Depois da regulação, a Urbe.ME ampliou os negócios e hoje concentra metade do mercado nacional de crowdfunding de investimentos, com faturamento de R$28 milhões em 2018.

Entretanto, os limites impostos pela CVM com a regulação de 2017 começaram a pesar nas atividades da empresa. “As normas ficaram focadas em financiar startups, mas é complicado ter empreendimentos imobiliários dentro do limite de faturamento”, afirma. Para driblar a situação, a plataforma migrou para o modelo peer-to-peer, do Banco Central, em que investidores financiam empresas e não há limites de faturamento.

O critério para avaliar quais empreendimentos imobiliários entram na plataforma passa pela avaliação da solidez financeira e reputação das incorporadoras e viabilidade econômica dos projeto. A aplicação inicial é R$1 mil.

Eqseed

É uma plataforma de crowdfunding focada em startups e foi a segunda a ser registrada na CVM após a regulação. A primeira captação aconteceu ainda no final de 2015. “Hoje a gente já captou mais de 30 milhões investidos”, explicou Anthony Mcortney, executivo da Eqseed.

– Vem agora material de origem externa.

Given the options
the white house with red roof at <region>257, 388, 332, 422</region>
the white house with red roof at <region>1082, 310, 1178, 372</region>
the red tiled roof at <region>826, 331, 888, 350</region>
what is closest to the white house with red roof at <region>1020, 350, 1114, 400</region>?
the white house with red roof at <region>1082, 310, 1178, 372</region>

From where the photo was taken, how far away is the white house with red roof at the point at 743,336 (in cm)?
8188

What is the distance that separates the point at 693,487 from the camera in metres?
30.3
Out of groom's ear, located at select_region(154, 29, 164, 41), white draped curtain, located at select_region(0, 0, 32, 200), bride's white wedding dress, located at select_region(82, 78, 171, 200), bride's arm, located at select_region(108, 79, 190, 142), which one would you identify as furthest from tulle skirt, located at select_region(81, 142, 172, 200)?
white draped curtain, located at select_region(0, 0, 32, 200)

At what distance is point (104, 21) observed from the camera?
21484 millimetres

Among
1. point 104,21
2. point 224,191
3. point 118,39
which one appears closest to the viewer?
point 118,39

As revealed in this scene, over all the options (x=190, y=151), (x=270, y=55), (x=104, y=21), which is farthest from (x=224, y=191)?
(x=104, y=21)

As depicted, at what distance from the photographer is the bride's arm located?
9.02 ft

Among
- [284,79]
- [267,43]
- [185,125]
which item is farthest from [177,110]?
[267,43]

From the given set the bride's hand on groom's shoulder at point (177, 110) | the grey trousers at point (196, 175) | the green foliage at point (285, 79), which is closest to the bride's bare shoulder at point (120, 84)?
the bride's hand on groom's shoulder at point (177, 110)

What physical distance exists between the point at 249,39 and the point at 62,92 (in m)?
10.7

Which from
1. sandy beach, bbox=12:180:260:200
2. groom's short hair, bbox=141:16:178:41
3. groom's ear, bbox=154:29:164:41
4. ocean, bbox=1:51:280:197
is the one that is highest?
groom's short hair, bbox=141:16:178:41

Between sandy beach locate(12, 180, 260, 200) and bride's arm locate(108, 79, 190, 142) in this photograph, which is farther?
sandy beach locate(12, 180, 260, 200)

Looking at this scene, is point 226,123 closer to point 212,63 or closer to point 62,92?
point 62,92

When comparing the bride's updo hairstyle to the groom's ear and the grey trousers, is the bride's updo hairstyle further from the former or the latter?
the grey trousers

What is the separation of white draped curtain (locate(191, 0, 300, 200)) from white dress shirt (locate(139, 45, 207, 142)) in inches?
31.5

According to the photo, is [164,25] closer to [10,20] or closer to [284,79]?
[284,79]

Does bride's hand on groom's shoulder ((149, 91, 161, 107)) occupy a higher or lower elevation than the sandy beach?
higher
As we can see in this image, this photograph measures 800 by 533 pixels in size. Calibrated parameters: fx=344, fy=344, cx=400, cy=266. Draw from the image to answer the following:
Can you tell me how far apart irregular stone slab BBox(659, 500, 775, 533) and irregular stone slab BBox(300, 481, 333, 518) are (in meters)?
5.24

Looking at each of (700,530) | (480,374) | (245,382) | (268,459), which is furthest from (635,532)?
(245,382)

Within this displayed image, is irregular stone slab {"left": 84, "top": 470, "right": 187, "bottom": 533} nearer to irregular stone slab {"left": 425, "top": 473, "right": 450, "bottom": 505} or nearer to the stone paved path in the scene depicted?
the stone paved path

Para Mcortney, o crowdfunding é uma opção para as empresas agilizarem a captação de recursos e para os investidores diversificarem as carteiras. “Focamos muito no investidor qualificado, que busca investimentos de risco, com retornos mais interessantes”, diz. Em 2019, a startup Mutual, de empréstimos entre pessoas, conseguiu captar 4 milhões em 9 dias por meio da fintech.

A análise da Eqseed para selecionar as startups inclui pesquisas sobre os empreendedores responsáveis, que devem ser qualificados, o tamanho do mercado no qual a companhia está inserida, questões relacionadas a contabilidade da empresa e possibilidade de crescimento do negócio. Atualmente a plataforma possui 32 mil investidores cadastrados e a aplicação mínima de R$5 mil.

MyFirstIPO

A plataforma foi criada para captar investimentos em startups, mas encontra-se paralisada. De acordo com Melito, a equipe responsável pela empresa tem planos de fazer lançamentos especiais no futuro, como o crowdfunding de dívida e o Projeto Pitch Reverso, para fomentar o ecossistema de inovação no Brasil.

A MyFirstIPO foi a terceira registrada na CVM. “Nossa história se confunde com a criação do crowdfunding de investimentos no Brasil, ajudamos a criar a instrução que regula o setor”, diz o presidente da empresa.

StartMeUp

A StartMeUp, também focada em startups, surgiu em 2013, baseada no modelo europeu de crowdfunding de investimentos, que foi logo barrado pela CVM. “No ano seguinte começamos as conversas para regular o setor”, disse Rodrigo Carneiro, CEO da empresa.

A seleção das startups é feita com base em vários filtros: a empresa deve ter CNPJ, estar faturando, ser brasileira, com sócios dedicados ao negócio, além de estar em setores promissores, como saúde, educação, mobilidade e inteligência artificial.

O CEO ressalta ainda que a StartMeUp investe em todas as startups presentes na plataforma, nas mesmas condições que os demais investidores. Hoje, existem 16 projetos já captados. “Isso dá uma isonomia, torna a seleção mais rígida”, disse.

Glebba

Lançada em 2017, e quinta com registro na CVM, a fintech tem R$9,8 milhões captados em 8 ofertas. A proposta da Glebba é democratizar o acesso dos investidores a empreendimentos do setor imobiliário. “O mercado de loteamentos ainda é desconhecido por muitos e praticamente inexistente na área de investimentos”, explicou Perez.

Para selecionar os empreendimentos que integrarão o portfólio, a Glebba faz a análise jurídica, mercadológica e financeiro dos negócios. Após esse primeiro filtro, o produto é apresentado para um Comitê de Curadoria especializado no setor imobiliário. Todo o processo de investimento é online e atualmente a fintech possui 7 captações em aberto.